**Data to process**
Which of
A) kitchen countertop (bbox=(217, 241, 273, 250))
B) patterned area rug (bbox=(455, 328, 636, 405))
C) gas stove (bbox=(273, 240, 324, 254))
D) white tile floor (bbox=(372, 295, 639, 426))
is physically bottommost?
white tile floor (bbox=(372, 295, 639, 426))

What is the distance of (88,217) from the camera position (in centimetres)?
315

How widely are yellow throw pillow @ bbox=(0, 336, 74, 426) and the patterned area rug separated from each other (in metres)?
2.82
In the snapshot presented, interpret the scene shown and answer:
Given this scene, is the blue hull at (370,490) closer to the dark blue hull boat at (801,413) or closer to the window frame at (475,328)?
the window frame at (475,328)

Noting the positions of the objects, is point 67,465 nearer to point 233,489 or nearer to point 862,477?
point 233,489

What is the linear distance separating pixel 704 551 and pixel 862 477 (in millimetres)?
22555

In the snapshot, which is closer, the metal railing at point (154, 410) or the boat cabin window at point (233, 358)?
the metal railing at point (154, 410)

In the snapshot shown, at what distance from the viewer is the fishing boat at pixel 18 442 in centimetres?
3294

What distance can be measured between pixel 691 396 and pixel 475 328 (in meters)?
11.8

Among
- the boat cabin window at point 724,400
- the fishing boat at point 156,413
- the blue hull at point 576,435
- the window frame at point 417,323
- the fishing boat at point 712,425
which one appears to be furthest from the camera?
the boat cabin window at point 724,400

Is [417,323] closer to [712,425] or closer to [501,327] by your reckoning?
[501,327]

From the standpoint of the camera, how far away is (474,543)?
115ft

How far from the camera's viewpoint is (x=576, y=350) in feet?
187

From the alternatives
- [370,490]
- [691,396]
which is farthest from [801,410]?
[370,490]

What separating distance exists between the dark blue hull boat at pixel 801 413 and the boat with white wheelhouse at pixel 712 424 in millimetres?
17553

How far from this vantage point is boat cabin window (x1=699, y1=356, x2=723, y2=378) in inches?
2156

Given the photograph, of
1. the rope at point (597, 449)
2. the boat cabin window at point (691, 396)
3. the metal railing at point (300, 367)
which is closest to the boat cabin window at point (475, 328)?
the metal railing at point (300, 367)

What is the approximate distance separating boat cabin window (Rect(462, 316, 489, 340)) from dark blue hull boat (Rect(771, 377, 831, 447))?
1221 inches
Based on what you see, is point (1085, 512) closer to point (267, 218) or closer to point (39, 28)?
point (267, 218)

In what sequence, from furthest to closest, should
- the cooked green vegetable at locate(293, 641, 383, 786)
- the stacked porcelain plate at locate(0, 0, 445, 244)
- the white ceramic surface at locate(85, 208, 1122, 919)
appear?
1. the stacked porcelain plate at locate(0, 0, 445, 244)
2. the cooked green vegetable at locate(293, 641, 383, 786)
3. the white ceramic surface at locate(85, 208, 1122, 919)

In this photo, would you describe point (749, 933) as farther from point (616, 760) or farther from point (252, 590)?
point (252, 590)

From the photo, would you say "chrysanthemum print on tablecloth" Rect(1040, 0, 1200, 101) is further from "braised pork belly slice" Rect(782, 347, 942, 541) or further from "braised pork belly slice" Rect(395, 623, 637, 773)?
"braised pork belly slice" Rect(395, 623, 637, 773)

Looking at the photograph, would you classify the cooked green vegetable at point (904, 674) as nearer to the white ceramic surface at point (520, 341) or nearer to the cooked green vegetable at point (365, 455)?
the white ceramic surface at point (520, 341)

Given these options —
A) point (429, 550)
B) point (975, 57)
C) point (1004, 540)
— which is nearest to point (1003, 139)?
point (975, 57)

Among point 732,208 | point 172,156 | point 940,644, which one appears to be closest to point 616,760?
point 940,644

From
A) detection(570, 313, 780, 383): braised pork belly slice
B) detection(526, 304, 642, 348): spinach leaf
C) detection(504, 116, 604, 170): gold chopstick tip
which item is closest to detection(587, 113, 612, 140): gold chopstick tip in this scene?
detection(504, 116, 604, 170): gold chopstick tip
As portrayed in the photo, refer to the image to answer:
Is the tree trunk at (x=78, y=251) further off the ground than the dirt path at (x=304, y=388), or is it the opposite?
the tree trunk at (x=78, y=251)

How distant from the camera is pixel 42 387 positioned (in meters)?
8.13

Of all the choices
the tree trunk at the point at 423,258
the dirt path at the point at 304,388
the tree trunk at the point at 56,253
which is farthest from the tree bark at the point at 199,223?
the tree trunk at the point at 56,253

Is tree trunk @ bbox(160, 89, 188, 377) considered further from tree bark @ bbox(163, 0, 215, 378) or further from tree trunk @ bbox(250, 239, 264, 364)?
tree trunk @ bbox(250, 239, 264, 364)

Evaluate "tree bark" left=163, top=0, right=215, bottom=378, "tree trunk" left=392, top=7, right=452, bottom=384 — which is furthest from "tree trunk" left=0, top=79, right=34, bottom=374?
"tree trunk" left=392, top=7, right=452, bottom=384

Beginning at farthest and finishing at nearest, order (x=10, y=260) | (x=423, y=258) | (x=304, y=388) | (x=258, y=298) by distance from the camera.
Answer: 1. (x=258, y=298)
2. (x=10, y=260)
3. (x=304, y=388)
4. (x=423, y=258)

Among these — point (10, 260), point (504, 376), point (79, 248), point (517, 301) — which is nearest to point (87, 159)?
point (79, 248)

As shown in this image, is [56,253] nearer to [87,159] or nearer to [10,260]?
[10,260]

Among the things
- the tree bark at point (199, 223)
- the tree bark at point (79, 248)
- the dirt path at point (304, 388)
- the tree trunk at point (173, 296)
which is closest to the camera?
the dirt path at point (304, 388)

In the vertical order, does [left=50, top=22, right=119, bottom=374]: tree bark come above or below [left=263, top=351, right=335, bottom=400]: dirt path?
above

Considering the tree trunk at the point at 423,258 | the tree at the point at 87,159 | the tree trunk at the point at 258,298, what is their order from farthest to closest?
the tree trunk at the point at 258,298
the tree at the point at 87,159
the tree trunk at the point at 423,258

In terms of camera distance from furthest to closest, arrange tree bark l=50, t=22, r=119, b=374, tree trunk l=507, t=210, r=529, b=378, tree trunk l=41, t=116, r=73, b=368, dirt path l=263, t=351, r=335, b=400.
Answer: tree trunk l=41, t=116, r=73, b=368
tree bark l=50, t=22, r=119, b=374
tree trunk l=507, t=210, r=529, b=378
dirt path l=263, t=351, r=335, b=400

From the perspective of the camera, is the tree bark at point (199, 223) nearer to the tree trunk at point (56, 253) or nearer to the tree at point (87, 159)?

**Your goal**
Please change every "snapshot" in the lines above to "image" and write out all the lines again, with nothing else altered.

**The completed task**
Which of
A) kitchen countertop (bbox=(217, 241, 273, 250))
B) patterned area rug (bbox=(455, 328, 636, 405))
C) gas stove (bbox=(273, 240, 324, 254))
D) white tile floor (bbox=(372, 295, 639, 426))
is physically bottommost?
white tile floor (bbox=(372, 295, 639, 426))

What is the distance of (88,217) from the camera position (in centimetres)?
315

How widely are yellow throw pillow @ bbox=(0, 336, 74, 426) and the patterned area rug separated from each other (in metres)?
2.82
In the image presented, interpret the scene shown and answer:
Given this scene, is the blue hull at (370,490) closer to the dark blue hull boat at (801,413) or closer to the window frame at (475,328)?
the window frame at (475,328)

Noting the positions of the objects, is point 67,465 nearer to point 233,489 or nearer to point 862,477?
point 233,489

What is the linear distance separating pixel 704 551 and pixel 862 477 (in millimetres)?
22555

In the image, which is closer, the metal railing at point (154, 410) or the boat cabin window at point (233, 358)?
the metal railing at point (154, 410)

In the image shown, at what distance from the viewer is the fishing boat at pixel 18 442 in centimetres?
3294

What distance can be measured between pixel 691 396 and pixel 475 328 (in meters)?
11.8

Among
- the boat cabin window at point 724,400
- the fishing boat at point 156,413
- the blue hull at point 576,435
- the window frame at point 417,323
- the fishing boat at point 712,425
which one appears to be furthest from the camera?
the boat cabin window at point 724,400

Is [417,323] closer to [712,425] or closer to [501,327] by your reckoning?
[501,327]

From the standpoint of the camera, how far away is (474,543)?
115ft

How far from the camera's viewpoint is (x=576, y=350) in feet?
187

From the alternatives
- [370,490]
- [691,396]
which is farthest from [801,410]?
[370,490]

What separating distance exists between the dark blue hull boat at pixel 801 413 and the boat with white wheelhouse at pixel 712 424 in millimetres?
17553

How far from this vantage point is boat cabin window (x1=699, y1=356, x2=723, y2=378) in inches?
2156

Given the photograph, of
1. the rope at point (597, 449)
2. the boat cabin window at point (691, 396)
3. the metal railing at point (300, 367)
which is closest to the boat cabin window at point (475, 328)?
the metal railing at point (300, 367)

What is the approximate distance separating boat cabin window (Rect(462, 316, 489, 340)) from dark blue hull boat (Rect(771, 377, 831, 447))?
1221 inches
Based on what you see, is point (1085, 512) closer to point (267, 218) or closer to point (39, 28)?
point (267, 218)

In what sequence, from furthest to closest, should
- the cooked green vegetable at locate(293, 641, 383, 786)
- the stacked porcelain plate at locate(0, 0, 445, 244)
- the white ceramic surface at locate(85, 208, 1122, 919)
appear?
1. the stacked porcelain plate at locate(0, 0, 445, 244)
2. the cooked green vegetable at locate(293, 641, 383, 786)
3. the white ceramic surface at locate(85, 208, 1122, 919)

In this photo, would you describe point (749, 933) as farther from point (616, 760) or farther from point (252, 590)?
point (252, 590)

From the photo, would you say "chrysanthemum print on tablecloth" Rect(1040, 0, 1200, 101) is further from "braised pork belly slice" Rect(782, 347, 942, 541) or further from "braised pork belly slice" Rect(395, 623, 637, 773)?
"braised pork belly slice" Rect(395, 623, 637, 773)

Looking at the photograph, would you classify the cooked green vegetable at point (904, 674) as nearer to the white ceramic surface at point (520, 341) or nearer to the cooked green vegetable at point (365, 455)?
the white ceramic surface at point (520, 341)

Given these options —
A) point (429, 550)
B) point (975, 57)
C) point (1004, 540)
— which is nearest to point (1003, 139)?
point (975, 57)

Among point 732,208 | point 172,156 | point 940,644, which one appears to be closest to point 616,760?
point 940,644

From
A) detection(570, 313, 780, 383): braised pork belly slice
B) detection(526, 304, 642, 348): spinach leaf
C) detection(504, 116, 604, 170): gold chopstick tip
which item is closest to detection(587, 113, 612, 140): gold chopstick tip in this scene?
detection(504, 116, 604, 170): gold chopstick tip
As portrayed in the photo, refer to the image to answer:
Is the tree trunk at (x=78, y=251) further off the ground than the dirt path at (x=304, y=388), or is it the opposite?
the tree trunk at (x=78, y=251)

How distant from the camera is pixel 42 387 positioned (in meters)?
8.13

Of all the choices
the tree trunk at the point at 423,258
the dirt path at the point at 304,388
the tree trunk at the point at 56,253
which is farthest from the tree bark at the point at 199,223?
the tree trunk at the point at 56,253

Is tree trunk @ bbox(160, 89, 188, 377) considered further from tree bark @ bbox(163, 0, 215, 378) or further from tree trunk @ bbox(250, 239, 264, 364)?
tree trunk @ bbox(250, 239, 264, 364)

Evaluate "tree bark" left=163, top=0, right=215, bottom=378, "tree trunk" left=392, top=7, right=452, bottom=384 — which is furthest from "tree trunk" left=0, top=79, right=34, bottom=374?
"tree trunk" left=392, top=7, right=452, bottom=384

Beginning at farthest and finishing at nearest, order (x=10, y=260) | (x=423, y=258) | (x=304, y=388) | (x=258, y=298) by distance from the camera.
Answer: 1. (x=258, y=298)
2. (x=10, y=260)
3. (x=304, y=388)
4. (x=423, y=258)

Among these — point (10, 260), point (504, 376), point (79, 248), point (517, 301) — which is nearest to point (87, 159)?
point (79, 248)

As shown in this image, is [56,253] nearer to [87,159] or nearer to [10,260]?
[10,260]

Among the things
- the tree bark at point (199, 223)
- the tree bark at point (79, 248)
- the dirt path at point (304, 388)
- the tree trunk at point (173, 296)
which is closest to the camera?
the dirt path at point (304, 388)

In the vertical order, does [left=50, top=22, right=119, bottom=374]: tree bark come above or below [left=263, top=351, right=335, bottom=400]: dirt path?
above

Considering the tree trunk at the point at 423,258 | the tree at the point at 87,159 | the tree trunk at the point at 258,298, what is their order from farthest to closest?
the tree trunk at the point at 258,298
the tree at the point at 87,159
the tree trunk at the point at 423,258

In terms of camera distance from furthest to closest, arrange tree bark l=50, t=22, r=119, b=374, tree trunk l=507, t=210, r=529, b=378, tree trunk l=41, t=116, r=73, b=368, dirt path l=263, t=351, r=335, b=400.
Answer: tree trunk l=41, t=116, r=73, b=368
tree bark l=50, t=22, r=119, b=374
tree trunk l=507, t=210, r=529, b=378
dirt path l=263, t=351, r=335, b=400

From the perspective of the camera, is the tree bark at point (199, 223) nearer to the tree trunk at point (56, 253) or nearer to the tree at point (87, 159)?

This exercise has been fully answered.